Tuesday, August 16, 2016

Rocky Mountain Way

 It all began about a year ago when BrotherMan suggested that we all meet at Sissy's family cabin in the Colorado Rockies.  We spent the last year getting it all coordinated. The final cast of characters was BrotherMan, Sissy, The Big Guy, and me, the first two traveling by car from the east, us traveling by RV from the west. Idaho Springs or Bust!

We had originally planned to boondock at Pilot/Flying J's along the way like we did for our big trip in February, but Arvie's cab air conditioner decided to crap out just before the trip, necessitating overnights at parks with electric hookups in order to run the coach a/c so as not to melt in the night. Needless to say, the driving time was overly warmish. But we don't need the ladies cryin' cause the story's sad.

 I'm drivin'! Not all the sweat was from the heat.

Our first day was long, mostly to set us up for a short drive the following morning in order to spend some time at a fun place along the way. 

We spent the night at Boise Riverside RV Park with a nice spot that backed up to a long, paved city trail where we were able to stretch our legs. 

Our fun stop along the way in Almo, Idaho. 

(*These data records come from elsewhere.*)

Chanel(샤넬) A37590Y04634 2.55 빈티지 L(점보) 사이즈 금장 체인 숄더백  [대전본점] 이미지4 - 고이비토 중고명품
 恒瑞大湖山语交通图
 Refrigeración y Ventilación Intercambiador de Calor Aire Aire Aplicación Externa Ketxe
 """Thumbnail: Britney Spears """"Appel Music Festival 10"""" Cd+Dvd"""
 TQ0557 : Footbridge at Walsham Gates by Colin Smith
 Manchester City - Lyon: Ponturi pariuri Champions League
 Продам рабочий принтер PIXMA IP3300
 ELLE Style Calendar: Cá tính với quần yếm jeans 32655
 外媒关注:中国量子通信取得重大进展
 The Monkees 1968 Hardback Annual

The sites were great, private and level. It was very hot, but we were still ready to ride at this point.

On the trail from the campground to the park. So far, so good. It was a little scary because it felt very isolated. There could be pumas, you know. 

 Puma-free zone.

Here's where things started to go slightly askew. We should have taken a left. It wasn't a matter of being lost, because we weren't, but rather a matter of staying on a difficult, dead-end trail rather than dropping down to the more-easily traversed roads. I think the heat addled my brain because I had this all planned out prior and completely forgot that plan once we were out there.

Stubbornness (mostly mine) put us back on the roads, which really are the best way to see the rock formations. 

And an old homestead ruin.

 Even though it was hot, I tried to be enthusiastic and suggested some more riding. We didn't go all the way to whatever rock this road led to. Did I mention it was hot? Because it was. Hot.

One of us wanted to take the roads back to the campground even though that meant a lot more time in the saddle but drastically reduced the chance of falling off the bike and smashing our heads on interesting rocks, and one of us wanted to go back on the single-track trail (can you guess who was who?) 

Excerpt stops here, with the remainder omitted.